Gracias al petróleo, pero también a nuestros esfuerzos, Venezuela dio un salto enorme a la vida moderna. Con todas sus fallas, después de 1958, dejamos una larga historia de guerras civiles, aunque hubo momentos difíciles con los golpes militares y la insurrección armada respaldada por Cuba, pero supimos salir adelante. El país de tres universidades, pasó a más de cien al finalizar el siglo, con hospitales, autopistas, una importante riqueza forestal y agropecuaria, una industria pesada en Guyana, grandes metrópolis, el complejo Hidroeléctrico de El Guri, generaciones mejor alimentadas que todas las precedentes, puertos y aeropuertos en plena faena, en fin, niveles de vida envidiables o demasiado envidiables de compararlas con el presente. Las instituciones funcionaban, llamadas a perfeccionarse, y tanto fue así que hasta se le reconoció el triunfo electoral a Chávez Frías, el golpista de años atrás. Ya declinaba la renta petrolera y el llamado que fue frustrado, era el de una economía abierta y competitiva, ensanchando todas las libertades, incluyendo las económicas. Hasta hubo momentos en los que se podía tomar directamente agua del grifo, sin correr riesgo alguno.

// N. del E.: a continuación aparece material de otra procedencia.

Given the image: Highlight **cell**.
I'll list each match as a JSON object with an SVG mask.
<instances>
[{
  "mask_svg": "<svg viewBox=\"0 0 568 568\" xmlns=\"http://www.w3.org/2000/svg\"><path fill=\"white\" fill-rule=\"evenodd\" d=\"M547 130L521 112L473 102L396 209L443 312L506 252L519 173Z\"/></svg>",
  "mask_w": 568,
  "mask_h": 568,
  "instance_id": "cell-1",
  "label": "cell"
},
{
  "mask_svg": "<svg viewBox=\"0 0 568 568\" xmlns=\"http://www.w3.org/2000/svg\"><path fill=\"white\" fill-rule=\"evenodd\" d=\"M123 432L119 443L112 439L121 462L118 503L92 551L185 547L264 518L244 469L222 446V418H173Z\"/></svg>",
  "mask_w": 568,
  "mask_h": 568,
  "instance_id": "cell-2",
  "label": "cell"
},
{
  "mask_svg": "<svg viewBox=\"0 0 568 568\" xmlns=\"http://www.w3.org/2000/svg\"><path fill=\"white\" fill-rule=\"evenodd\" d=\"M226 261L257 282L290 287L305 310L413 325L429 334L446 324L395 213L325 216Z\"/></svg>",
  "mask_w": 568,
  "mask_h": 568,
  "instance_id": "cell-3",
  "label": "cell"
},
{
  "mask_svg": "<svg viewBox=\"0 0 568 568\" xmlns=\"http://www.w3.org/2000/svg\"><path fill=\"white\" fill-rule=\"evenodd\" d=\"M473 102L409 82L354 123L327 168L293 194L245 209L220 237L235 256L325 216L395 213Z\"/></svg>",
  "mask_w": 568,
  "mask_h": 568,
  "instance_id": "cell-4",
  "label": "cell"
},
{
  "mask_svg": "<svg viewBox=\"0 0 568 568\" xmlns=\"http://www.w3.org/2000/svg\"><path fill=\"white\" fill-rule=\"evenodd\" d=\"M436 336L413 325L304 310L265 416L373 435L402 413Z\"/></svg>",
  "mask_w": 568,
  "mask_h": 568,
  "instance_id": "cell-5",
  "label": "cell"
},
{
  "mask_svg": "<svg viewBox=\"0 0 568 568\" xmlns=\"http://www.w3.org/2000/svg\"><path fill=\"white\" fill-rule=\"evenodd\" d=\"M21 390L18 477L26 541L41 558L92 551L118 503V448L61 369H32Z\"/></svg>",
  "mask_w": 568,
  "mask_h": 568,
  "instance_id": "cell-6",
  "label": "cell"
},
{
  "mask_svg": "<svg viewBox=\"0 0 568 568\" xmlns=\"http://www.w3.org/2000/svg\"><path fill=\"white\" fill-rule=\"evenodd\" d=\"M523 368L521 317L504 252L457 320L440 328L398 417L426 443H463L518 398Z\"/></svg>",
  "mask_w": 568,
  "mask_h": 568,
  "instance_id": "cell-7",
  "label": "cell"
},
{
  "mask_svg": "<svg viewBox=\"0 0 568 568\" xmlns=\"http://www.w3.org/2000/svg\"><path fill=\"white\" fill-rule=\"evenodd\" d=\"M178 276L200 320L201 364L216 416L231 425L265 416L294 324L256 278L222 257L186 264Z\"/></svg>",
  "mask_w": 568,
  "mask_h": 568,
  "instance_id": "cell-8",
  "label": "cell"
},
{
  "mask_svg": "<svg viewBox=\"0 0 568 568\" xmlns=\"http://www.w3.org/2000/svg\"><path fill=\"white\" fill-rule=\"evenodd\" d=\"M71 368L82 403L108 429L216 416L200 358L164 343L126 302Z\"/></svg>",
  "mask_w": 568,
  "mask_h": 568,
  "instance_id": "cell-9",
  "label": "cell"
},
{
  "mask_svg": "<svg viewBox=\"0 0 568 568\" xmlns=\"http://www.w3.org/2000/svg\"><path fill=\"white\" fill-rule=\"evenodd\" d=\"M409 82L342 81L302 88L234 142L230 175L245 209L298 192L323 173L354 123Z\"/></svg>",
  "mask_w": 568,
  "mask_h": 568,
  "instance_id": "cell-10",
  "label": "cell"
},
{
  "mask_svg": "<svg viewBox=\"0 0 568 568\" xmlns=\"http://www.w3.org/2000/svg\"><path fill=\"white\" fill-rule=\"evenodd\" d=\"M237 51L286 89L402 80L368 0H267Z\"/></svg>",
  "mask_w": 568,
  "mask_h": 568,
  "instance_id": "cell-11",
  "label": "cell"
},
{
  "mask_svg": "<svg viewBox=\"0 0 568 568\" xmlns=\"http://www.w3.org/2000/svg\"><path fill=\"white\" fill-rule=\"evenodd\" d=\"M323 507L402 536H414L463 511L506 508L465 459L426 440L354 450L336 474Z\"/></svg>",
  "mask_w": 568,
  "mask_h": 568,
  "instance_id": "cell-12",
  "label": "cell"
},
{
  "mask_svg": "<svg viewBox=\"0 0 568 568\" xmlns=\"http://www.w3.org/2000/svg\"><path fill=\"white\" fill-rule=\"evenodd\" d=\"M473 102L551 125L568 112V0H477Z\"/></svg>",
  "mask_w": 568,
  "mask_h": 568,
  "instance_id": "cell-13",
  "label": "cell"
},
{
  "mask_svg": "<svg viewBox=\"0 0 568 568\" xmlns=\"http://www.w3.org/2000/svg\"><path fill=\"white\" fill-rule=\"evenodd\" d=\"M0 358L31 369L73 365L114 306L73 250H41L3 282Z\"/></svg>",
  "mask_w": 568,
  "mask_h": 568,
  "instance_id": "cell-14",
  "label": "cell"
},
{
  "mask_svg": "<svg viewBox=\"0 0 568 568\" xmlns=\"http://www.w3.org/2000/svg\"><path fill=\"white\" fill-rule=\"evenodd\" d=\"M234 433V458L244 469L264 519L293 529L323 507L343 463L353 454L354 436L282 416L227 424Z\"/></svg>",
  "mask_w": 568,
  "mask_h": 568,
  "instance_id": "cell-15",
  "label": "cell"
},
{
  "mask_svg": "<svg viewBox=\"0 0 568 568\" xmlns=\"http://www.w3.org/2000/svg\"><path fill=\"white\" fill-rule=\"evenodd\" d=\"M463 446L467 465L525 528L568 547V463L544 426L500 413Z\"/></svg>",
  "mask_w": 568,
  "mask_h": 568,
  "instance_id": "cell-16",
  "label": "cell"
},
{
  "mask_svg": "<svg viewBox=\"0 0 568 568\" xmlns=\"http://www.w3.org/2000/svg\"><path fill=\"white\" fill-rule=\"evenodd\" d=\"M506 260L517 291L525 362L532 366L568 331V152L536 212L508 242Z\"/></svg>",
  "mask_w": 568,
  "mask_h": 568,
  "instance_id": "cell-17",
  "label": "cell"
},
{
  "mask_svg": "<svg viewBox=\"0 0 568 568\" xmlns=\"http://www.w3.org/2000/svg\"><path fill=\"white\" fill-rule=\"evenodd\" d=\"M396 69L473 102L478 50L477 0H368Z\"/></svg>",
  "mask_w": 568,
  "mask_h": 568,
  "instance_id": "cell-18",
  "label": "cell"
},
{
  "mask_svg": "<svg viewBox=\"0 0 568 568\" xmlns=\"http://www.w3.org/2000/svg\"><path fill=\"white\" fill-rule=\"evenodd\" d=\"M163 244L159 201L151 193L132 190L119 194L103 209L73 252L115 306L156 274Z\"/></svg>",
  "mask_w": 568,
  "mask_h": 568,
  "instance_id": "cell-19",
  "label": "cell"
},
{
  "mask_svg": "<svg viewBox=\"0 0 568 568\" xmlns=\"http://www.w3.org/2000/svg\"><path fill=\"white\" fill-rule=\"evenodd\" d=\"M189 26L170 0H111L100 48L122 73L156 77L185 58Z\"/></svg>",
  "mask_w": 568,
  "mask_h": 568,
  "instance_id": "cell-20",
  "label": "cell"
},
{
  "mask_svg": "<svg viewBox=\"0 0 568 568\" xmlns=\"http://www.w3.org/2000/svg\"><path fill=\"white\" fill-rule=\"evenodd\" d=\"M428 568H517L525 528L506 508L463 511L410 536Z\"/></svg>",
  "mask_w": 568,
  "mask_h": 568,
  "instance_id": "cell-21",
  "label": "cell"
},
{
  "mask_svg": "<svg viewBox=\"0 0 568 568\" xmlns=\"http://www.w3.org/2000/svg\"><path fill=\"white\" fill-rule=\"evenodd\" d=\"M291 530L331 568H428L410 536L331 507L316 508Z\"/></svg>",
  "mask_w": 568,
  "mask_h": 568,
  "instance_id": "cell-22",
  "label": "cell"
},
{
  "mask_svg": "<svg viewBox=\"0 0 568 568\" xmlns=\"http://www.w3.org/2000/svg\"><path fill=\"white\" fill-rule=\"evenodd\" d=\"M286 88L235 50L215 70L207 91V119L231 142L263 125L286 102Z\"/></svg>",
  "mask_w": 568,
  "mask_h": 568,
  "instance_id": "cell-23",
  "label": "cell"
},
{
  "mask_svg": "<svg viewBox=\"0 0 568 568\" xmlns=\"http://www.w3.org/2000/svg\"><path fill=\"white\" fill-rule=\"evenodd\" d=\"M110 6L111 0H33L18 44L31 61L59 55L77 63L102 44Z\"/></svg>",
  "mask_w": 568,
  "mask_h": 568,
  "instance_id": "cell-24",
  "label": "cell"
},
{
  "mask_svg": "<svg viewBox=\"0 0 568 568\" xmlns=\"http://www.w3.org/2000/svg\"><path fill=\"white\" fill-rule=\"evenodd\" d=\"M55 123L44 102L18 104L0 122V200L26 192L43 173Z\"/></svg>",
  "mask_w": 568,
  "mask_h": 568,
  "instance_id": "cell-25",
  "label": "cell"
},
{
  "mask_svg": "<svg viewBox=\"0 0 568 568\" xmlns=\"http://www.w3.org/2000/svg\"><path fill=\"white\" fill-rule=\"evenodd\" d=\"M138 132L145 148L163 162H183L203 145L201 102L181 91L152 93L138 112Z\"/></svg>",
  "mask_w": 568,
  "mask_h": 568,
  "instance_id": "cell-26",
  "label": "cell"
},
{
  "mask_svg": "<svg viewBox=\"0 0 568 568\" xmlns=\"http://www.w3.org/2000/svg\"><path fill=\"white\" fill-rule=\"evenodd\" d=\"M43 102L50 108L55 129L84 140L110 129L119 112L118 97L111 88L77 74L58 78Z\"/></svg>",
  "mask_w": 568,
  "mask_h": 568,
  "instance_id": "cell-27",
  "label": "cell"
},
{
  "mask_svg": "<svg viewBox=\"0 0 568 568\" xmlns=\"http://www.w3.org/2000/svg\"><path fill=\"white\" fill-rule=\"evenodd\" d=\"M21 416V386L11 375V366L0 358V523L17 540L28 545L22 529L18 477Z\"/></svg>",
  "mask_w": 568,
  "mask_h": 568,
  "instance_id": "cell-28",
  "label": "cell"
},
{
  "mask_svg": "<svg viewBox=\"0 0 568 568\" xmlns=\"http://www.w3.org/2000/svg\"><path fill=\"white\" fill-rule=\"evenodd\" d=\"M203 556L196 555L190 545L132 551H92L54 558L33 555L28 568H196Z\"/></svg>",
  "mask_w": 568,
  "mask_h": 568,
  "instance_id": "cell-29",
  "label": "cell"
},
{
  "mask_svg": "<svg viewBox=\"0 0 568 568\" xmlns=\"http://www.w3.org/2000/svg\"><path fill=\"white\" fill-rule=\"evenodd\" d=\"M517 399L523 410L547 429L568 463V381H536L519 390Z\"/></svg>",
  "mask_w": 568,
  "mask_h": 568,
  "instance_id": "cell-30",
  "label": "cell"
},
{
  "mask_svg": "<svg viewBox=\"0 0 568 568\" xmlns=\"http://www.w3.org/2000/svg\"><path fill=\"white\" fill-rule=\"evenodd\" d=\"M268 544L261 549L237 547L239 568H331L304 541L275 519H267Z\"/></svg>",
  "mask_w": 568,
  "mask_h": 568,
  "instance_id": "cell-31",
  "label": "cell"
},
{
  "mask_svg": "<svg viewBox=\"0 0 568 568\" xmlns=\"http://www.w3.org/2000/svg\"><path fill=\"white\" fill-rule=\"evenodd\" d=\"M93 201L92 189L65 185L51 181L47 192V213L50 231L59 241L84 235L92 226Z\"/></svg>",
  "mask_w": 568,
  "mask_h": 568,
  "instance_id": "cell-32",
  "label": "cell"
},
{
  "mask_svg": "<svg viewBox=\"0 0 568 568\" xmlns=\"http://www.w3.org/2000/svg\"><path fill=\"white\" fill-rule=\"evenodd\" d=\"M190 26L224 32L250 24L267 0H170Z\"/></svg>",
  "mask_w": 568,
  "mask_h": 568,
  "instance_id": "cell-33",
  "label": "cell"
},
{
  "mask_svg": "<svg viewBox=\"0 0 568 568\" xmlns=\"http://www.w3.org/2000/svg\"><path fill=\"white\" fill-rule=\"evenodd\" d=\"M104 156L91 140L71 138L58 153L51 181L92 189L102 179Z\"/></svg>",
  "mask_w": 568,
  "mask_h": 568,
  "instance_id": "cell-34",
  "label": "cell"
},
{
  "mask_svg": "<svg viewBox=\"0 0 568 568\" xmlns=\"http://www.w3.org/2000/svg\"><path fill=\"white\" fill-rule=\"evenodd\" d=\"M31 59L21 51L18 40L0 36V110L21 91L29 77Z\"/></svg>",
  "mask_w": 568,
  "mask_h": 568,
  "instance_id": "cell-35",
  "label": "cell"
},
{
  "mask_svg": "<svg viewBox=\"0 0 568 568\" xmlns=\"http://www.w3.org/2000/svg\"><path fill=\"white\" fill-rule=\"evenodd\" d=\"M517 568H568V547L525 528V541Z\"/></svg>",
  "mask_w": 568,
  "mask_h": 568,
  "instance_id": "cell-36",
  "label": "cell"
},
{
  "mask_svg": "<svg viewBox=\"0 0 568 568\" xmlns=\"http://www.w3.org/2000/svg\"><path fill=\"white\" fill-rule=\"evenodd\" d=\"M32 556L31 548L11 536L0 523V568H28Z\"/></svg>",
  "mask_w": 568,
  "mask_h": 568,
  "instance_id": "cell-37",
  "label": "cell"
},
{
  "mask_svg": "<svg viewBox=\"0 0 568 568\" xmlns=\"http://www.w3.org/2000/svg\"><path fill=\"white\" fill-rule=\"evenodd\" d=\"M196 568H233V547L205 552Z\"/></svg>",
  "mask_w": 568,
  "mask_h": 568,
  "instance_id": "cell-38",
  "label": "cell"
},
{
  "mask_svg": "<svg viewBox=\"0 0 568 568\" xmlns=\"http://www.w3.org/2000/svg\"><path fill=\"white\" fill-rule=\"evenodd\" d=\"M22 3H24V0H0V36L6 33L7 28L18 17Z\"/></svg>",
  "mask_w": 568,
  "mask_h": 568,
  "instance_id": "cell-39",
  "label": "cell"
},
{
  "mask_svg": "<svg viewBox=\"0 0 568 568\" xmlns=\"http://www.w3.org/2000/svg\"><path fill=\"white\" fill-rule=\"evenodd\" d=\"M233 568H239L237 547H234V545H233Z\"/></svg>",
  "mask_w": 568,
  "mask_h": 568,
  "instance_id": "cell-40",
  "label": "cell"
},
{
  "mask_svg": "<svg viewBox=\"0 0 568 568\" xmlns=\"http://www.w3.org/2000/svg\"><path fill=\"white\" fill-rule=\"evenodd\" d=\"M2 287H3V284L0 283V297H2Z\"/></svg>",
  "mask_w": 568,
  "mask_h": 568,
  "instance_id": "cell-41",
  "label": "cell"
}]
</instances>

Bastaron pocos años para el indecible retroceso hacia la barbarie, donde los problemas se resuelven por vía de la violencia: sólo Maduro y el maladraje al que se asoció, tiene las armas. Veinte años atrás, nadie hubiese creído como algo cotidiano los apagones y que, por ejemplo, la otrora pujante ciudad de Maracaibo fuese acabada, como lo está ahora, entristecida aún en las fibras más íntima de cada maracucho. O que la alegría de cada oriental, como es el suscrito, se convirtiera en desasosiego, angustia, preocupación. Los llanos venezolanos, bajo control de terroristas, viven de nuevo la experiencia de la violencia, el control de grandes extensiones territoriales por los capitostes del poder, la economía de subsistencia. Repelidos y también asesinados, nuestros aborígenes de sur saben del saqueo minero, devastador, cruel, implacable. Margarita vive del recuerdo de antiguos esplendores, probando con la pesca artesanal para medio vivir y las alturas andinas, están teñidas de grupos de irregulares que apuestas por una guerra internacional contra el gobierno de Bogotá.
El regreso a la tribalidad y a la barbarie es un sueño de los comunistas, inscrito en la propia tradición marxista. Significa desconocer toda la modernidad de la que supimos los venezolanos, renunciando a ella. Algo que no podemos permitir. Imposible de volver a esas etapas, pagamos un alto precio y no es otro que el de la catástrofe económica, la represión y la censura. Pero el asunto subyace en los más ingenuos militantes del PSUV, cada vez menos, que así se lo hace creer la jefatura. Con mucha razón, Carlos Rangel, en su “Marx y los socialismos reales” (Ateneo de Caracas, 1980, pág. 90), escribía: “… Es imposible volver a la quietud de la sociedad tribal. El hombre ha ejercido sus facutades críticas y ha probado la libertad. A nostalgia por la totalidad y el intento de alcanzarla no podrán devolvernos a la armonía ‘natural’ de la edad de oro, sino precipitarnos hacia el totalitarismo político, que no es sino un simulacro sangriento de armonía social”. Visionario Rangel, sin dudas.